Familiarity with the physical condition which causes plaintiff’s injury does not serve to bar conclusively his right of recovery. Nor does it alone make him guilty of contributory negligence in what he does or fails to do. “Want of ordinary care, and not knowledge of the danger, is the test of contributory negligence.” Grantham v. Watson Bros. Transportation Co., 142 Neb. 362, 367, 6 N.W.2d 372, 9 N.W.2d 157,158; see also, Surface v. Safeway Stores, Inc., 8th Cir., 169 F.2d 937, 940. The attention which one must give to his surroundings in governing his actions is not a legal absolute. It will vary in accordance with circumstances.

Familiarity with the existing physical conditions at most operated to discharge defendant’s obligation to warn him of the existence of such conditions. But the question of whether defendant did, under the facts, fail in his duty to provide plaintiff adequate protection, by means of guards, barriers or other devices or measures, from harm occasioned by the dangerous condition of its own creation, remained one for the jury. Prosser, Handbook of the Law of Torts, Sec. Ed., pp. 459, 460. To a bare licensee the possessor of land owes merely the duty to exercise reasonable care to dis*532close to him dangerous defects which are known to him and are unlikely to be discovered by the licensee. Toward the business visitor, such as plaintiff, the possessor owes the additional duty to exercise reasonable care to make the premises reasonably safe for the reception of such visitor. See, Restatement of Torts, Secs. 342, 343, Comment.

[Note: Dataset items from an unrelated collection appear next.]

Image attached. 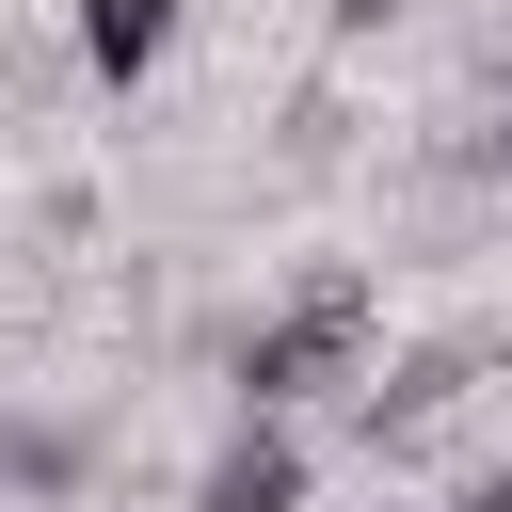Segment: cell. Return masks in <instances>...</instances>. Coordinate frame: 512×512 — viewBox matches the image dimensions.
<instances>
[{
  "mask_svg": "<svg viewBox=\"0 0 512 512\" xmlns=\"http://www.w3.org/2000/svg\"><path fill=\"white\" fill-rule=\"evenodd\" d=\"M368 384V272H304L288 304L240 320V400L256 416H304V400H352Z\"/></svg>",
  "mask_w": 512,
  "mask_h": 512,
  "instance_id": "obj_1",
  "label": "cell"
},
{
  "mask_svg": "<svg viewBox=\"0 0 512 512\" xmlns=\"http://www.w3.org/2000/svg\"><path fill=\"white\" fill-rule=\"evenodd\" d=\"M496 384H512V352H496V336H416L400 368H368V384H352V448H368V464H432Z\"/></svg>",
  "mask_w": 512,
  "mask_h": 512,
  "instance_id": "obj_2",
  "label": "cell"
},
{
  "mask_svg": "<svg viewBox=\"0 0 512 512\" xmlns=\"http://www.w3.org/2000/svg\"><path fill=\"white\" fill-rule=\"evenodd\" d=\"M192 512H304V448H288V416H240V432L208 448Z\"/></svg>",
  "mask_w": 512,
  "mask_h": 512,
  "instance_id": "obj_3",
  "label": "cell"
},
{
  "mask_svg": "<svg viewBox=\"0 0 512 512\" xmlns=\"http://www.w3.org/2000/svg\"><path fill=\"white\" fill-rule=\"evenodd\" d=\"M160 48H176V0H80V64L96 80H144Z\"/></svg>",
  "mask_w": 512,
  "mask_h": 512,
  "instance_id": "obj_4",
  "label": "cell"
},
{
  "mask_svg": "<svg viewBox=\"0 0 512 512\" xmlns=\"http://www.w3.org/2000/svg\"><path fill=\"white\" fill-rule=\"evenodd\" d=\"M80 480V432H32V416H0V496H64Z\"/></svg>",
  "mask_w": 512,
  "mask_h": 512,
  "instance_id": "obj_5",
  "label": "cell"
},
{
  "mask_svg": "<svg viewBox=\"0 0 512 512\" xmlns=\"http://www.w3.org/2000/svg\"><path fill=\"white\" fill-rule=\"evenodd\" d=\"M464 176H512V64H496L480 112H464Z\"/></svg>",
  "mask_w": 512,
  "mask_h": 512,
  "instance_id": "obj_6",
  "label": "cell"
},
{
  "mask_svg": "<svg viewBox=\"0 0 512 512\" xmlns=\"http://www.w3.org/2000/svg\"><path fill=\"white\" fill-rule=\"evenodd\" d=\"M464 512H512V448H496V464H480V480H464Z\"/></svg>",
  "mask_w": 512,
  "mask_h": 512,
  "instance_id": "obj_7",
  "label": "cell"
},
{
  "mask_svg": "<svg viewBox=\"0 0 512 512\" xmlns=\"http://www.w3.org/2000/svg\"><path fill=\"white\" fill-rule=\"evenodd\" d=\"M320 16H336V32H384V16H400V0H320Z\"/></svg>",
  "mask_w": 512,
  "mask_h": 512,
  "instance_id": "obj_8",
  "label": "cell"
}]
</instances>
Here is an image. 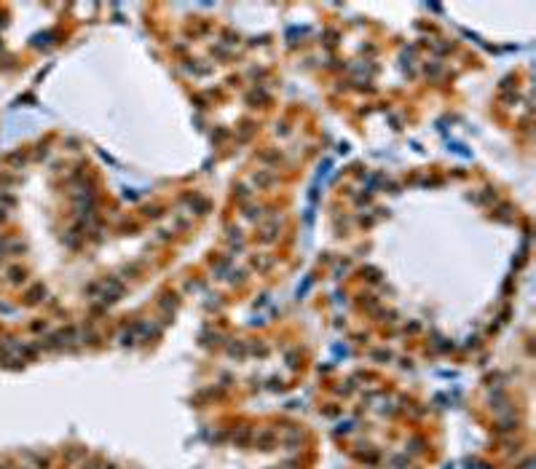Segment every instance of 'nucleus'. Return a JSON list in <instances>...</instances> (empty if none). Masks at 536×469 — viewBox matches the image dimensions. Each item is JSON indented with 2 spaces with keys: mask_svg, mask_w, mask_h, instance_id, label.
<instances>
[{
  "mask_svg": "<svg viewBox=\"0 0 536 469\" xmlns=\"http://www.w3.org/2000/svg\"><path fill=\"white\" fill-rule=\"evenodd\" d=\"M274 442V432H263L260 437H258V445L263 448V450H268V445Z\"/></svg>",
  "mask_w": 536,
  "mask_h": 469,
  "instance_id": "f257e3e1",
  "label": "nucleus"
},
{
  "mask_svg": "<svg viewBox=\"0 0 536 469\" xmlns=\"http://www.w3.org/2000/svg\"><path fill=\"white\" fill-rule=\"evenodd\" d=\"M14 469H32V466H14Z\"/></svg>",
  "mask_w": 536,
  "mask_h": 469,
  "instance_id": "f03ea898",
  "label": "nucleus"
}]
</instances>
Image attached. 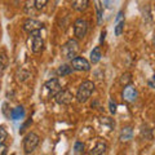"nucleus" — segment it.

As we view the evidence, it cannot be said as a matter of law that want of protective covering in the offending instrumentality was apparent and readily observable. The condition so created may have presented an appearance of safety to one who was unaware of the defect. The question was properly one for the jury. Magnolia Petroleum Co. v. Barnes, 198 Okl. 406, 179 P.2d 132, 135.

Rehearing is accordingly denied.

JACKSON, V. C. J., and WILLIAMS, BLACKBIRD, HODGES and LAVENDER, JJ., concur.

HALLEY, C. J., and DAVISON and BERRY, JJ., dissent.